The deregulated EGFR signaling pathway associated with cancer malignancy is often found in HNSCC [31]. Again, we have demonstrated in a previous study that quercetin is a potent inhibitor of the EGFR/PI3K/Akt pathway-mediated cell growth in the EGFR-overexpressing HSC-3 oral cancer cell line [1]. In the current study, we further identified that quercetin at a concentration of 10 μM also displays anti-metastatic potential as evidenced by the suppression of cellular migration, invasion, and colony formation in a 3D Matrigel model in EGFR-overexpressing HNSCC cells (Figs. 1-2). Our data suggest that HNSCC with EGFR overexpression seems quite sensitive to the anti-cancer efficacy of quercetin.

Aberrant EGFR signaling activation is correlated with the expression of MMPs including MMP-2 and MMP-9 [32]. MMP-2 and MMP-9 are highly implicated in cellular growth, migration, and invasion of HNSCC [32]; MMP-2 is significantly correlated with metastasis to lymph nodes while MMP-9 is involved in the control of tumor neovascularization [32]. Although MMP-9 is not highly expressed in HSC-3 cells [27], its expression is potently induced upon EGF stimulation and is responsible for EGF-mediated cellular invasion [33]. Thus, reagents targeting MMP-2 and MMP-9 may help suppress HNSCC metastasis. Here, we have demonstrated that quercetin (10 μM) significantly suppressed the transcriptional activation of MMP-2 and MMP-9 in both HSC-3 and FaDu cells (Fig. 3). These data indicate that quercetin may inhibit metastasis of EGFR-overexpressing HNSCC through the down-regulation of MMP-2 and MMP-9.

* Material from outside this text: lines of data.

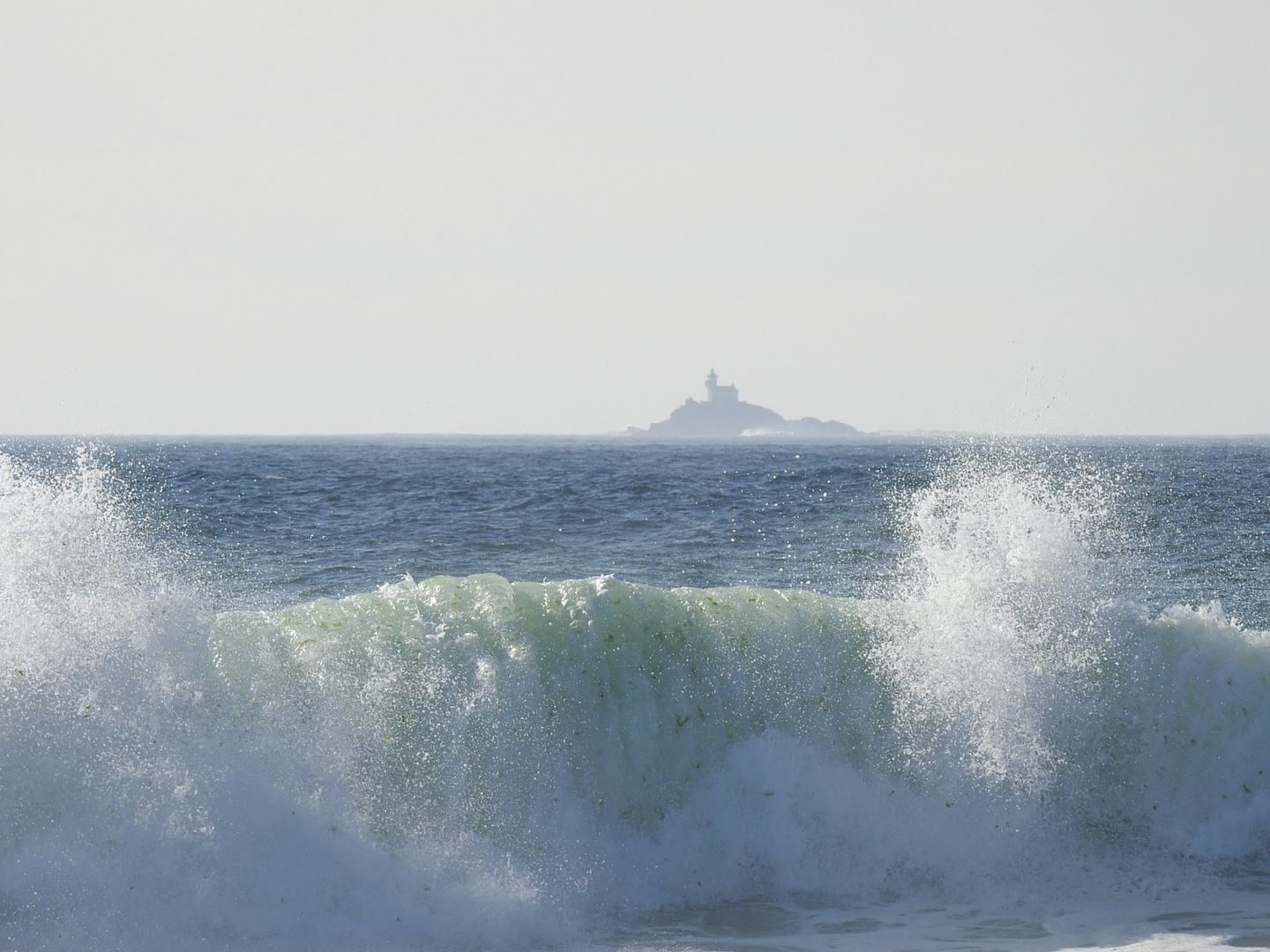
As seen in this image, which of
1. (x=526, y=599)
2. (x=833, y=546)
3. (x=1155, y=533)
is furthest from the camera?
(x=1155, y=533)

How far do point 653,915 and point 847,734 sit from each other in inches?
93.6

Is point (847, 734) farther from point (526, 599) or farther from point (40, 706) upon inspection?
point (40, 706)

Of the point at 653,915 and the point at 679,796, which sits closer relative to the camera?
the point at 653,915

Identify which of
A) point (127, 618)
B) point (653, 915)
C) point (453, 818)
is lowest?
point (653, 915)

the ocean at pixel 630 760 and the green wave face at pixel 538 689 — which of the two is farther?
the green wave face at pixel 538 689

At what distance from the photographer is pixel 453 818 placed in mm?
8047

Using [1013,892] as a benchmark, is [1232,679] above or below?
above

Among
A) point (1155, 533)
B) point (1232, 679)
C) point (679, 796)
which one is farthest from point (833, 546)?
point (679, 796)

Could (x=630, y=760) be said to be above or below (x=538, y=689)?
below

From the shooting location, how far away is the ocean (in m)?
7.45

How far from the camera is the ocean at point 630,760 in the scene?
293 inches

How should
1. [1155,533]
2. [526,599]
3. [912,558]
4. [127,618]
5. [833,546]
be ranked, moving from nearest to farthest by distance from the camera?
[127,618] < [526,599] < [912,558] < [833,546] < [1155,533]

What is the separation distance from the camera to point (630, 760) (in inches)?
346

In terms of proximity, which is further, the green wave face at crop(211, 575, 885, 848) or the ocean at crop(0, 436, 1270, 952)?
the green wave face at crop(211, 575, 885, 848)
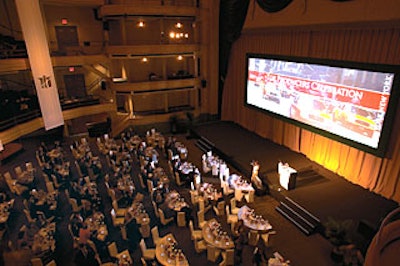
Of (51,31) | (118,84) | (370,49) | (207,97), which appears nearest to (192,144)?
(207,97)

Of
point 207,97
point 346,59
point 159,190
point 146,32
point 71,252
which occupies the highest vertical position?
point 146,32

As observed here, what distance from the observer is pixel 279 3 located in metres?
12.0

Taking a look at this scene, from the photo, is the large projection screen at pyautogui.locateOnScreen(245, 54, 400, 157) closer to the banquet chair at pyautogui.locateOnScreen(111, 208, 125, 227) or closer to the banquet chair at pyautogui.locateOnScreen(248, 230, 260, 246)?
the banquet chair at pyautogui.locateOnScreen(248, 230, 260, 246)

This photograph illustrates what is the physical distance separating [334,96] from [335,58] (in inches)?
59.6

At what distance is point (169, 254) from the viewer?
724 cm

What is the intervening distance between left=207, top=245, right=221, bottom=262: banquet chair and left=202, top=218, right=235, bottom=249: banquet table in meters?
0.12

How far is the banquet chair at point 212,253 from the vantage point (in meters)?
7.50

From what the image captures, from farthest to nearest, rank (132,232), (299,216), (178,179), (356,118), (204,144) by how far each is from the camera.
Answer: (204,144) < (178,179) < (356,118) < (299,216) < (132,232)

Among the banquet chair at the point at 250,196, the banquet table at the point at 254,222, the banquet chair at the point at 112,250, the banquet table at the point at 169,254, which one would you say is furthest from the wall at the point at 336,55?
the banquet chair at the point at 112,250

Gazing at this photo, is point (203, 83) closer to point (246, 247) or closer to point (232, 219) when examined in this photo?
point (232, 219)

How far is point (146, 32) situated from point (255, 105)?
9485 millimetres

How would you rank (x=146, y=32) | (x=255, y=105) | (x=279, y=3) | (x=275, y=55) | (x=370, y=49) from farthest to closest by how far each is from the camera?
1. (x=146, y=32)
2. (x=255, y=105)
3. (x=275, y=55)
4. (x=279, y=3)
5. (x=370, y=49)

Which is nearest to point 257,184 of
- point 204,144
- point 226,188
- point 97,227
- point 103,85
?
point 226,188

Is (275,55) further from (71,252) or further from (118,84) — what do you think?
(71,252)
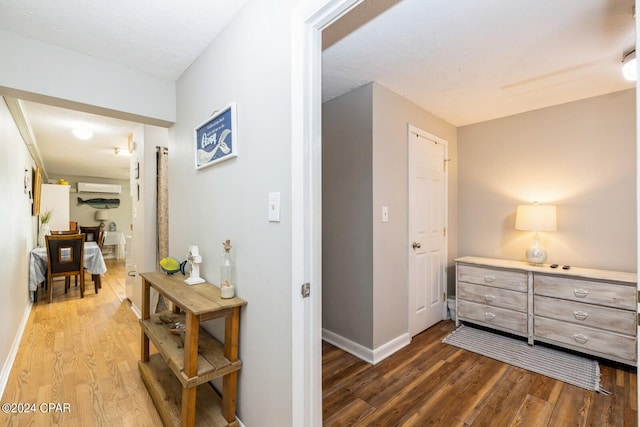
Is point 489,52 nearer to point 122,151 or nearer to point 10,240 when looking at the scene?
point 10,240

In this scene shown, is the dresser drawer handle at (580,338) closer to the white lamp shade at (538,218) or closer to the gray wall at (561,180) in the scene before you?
the gray wall at (561,180)

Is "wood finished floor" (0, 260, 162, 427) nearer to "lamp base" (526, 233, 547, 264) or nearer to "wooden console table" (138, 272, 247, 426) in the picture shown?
"wooden console table" (138, 272, 247, 426)

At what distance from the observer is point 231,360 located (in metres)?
1.42

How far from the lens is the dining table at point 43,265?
12.3 feet

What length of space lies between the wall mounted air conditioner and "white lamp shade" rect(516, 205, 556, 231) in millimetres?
9252

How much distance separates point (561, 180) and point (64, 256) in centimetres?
607

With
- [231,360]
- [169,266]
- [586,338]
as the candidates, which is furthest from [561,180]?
[169,266]

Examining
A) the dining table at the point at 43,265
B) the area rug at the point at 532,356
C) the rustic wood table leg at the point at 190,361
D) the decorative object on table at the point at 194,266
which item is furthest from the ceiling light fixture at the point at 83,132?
the area rug at the point at 532,356

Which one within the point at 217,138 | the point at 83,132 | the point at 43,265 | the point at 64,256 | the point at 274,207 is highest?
the point at 83,132

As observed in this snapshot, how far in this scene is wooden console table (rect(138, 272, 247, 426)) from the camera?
1295 millimetres

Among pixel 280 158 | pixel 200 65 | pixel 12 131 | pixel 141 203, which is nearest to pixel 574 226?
pixel 280 158

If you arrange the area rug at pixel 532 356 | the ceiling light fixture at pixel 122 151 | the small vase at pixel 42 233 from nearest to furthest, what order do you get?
1. the area rug at pixel 532 356
2. the ceiling light fixture at pixel 122 151
3. the small vase at pixel 42 233

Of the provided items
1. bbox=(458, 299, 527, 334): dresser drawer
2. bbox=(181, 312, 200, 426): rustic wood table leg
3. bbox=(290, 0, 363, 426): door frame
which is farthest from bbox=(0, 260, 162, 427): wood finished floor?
bbox=(458, 299, 527, 334): dresser drawer

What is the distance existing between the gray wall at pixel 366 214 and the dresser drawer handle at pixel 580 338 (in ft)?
4.30
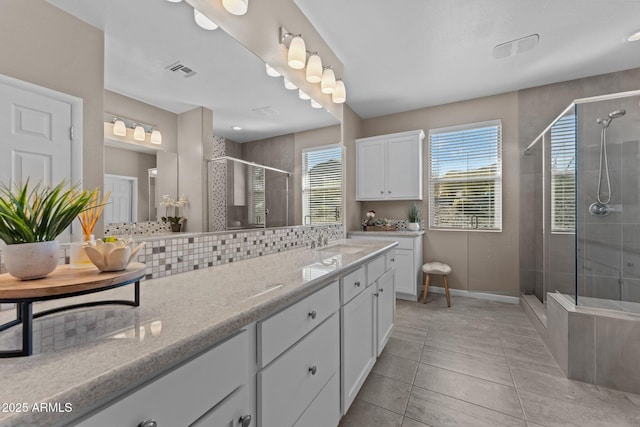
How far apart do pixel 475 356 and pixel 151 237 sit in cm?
235

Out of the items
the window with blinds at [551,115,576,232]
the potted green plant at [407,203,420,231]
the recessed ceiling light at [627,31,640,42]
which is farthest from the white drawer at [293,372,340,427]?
the recessed ceiling light at [627,31,640,42]

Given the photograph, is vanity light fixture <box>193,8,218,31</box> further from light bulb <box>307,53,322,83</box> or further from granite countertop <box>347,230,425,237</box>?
granite countertop <box>347,230,425,237</box>

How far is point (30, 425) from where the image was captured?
0.35 metres

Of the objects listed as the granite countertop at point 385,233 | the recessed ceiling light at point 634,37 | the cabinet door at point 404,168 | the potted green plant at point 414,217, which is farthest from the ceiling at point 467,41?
the granite countertop at point 385,233

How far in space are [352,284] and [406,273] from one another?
2.12 m

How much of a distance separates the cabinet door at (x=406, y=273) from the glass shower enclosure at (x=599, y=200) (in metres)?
1.28

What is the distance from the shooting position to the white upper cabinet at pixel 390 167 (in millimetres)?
3516

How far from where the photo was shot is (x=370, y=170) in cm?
377

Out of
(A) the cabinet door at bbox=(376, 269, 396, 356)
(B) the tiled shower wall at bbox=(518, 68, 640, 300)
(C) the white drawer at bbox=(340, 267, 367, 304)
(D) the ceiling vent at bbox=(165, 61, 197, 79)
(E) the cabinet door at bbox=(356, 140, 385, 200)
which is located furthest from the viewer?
(E) the cabinet door at bbox=(356, 140, 385, 200)

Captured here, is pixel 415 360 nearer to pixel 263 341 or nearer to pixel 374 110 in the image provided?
pixel 263 341

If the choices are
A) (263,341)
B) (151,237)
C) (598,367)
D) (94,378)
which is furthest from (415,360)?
(94,378)

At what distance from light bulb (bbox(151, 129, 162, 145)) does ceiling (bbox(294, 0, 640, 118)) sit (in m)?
1.62

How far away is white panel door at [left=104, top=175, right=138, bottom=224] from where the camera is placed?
3.05ft

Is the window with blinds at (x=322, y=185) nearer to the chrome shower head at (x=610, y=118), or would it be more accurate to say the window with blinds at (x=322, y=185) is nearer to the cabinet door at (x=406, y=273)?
the cabinet door at (x=406, y=273)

In summary, our data support the possibility of quercetin as an efficient anti-cancer agent in EGFR-overexpressing HNSCC. Quercetin efficiently inhibits the cellular migration and invasion of the HNSCC cell lines, HSC-3 and FaDu. In addition, quercetin also inhibits the colony formation of HSC-3 cells surrounded with Matrigel matrix. Our data show that the activation of gelatinase MMP-2 and MMP-9 was suppressed by quercetin administration. As illustrated in Fig. 4, quercetin may inhibit migration and invasion of the HNSCC cells, in part, through suppressing the expression of MMP-2 and MMP-9. Collectively, our data indicate quercetin is a potential alternative regimen for HNSCC patients carrying an aberrant EGFR signaling axis.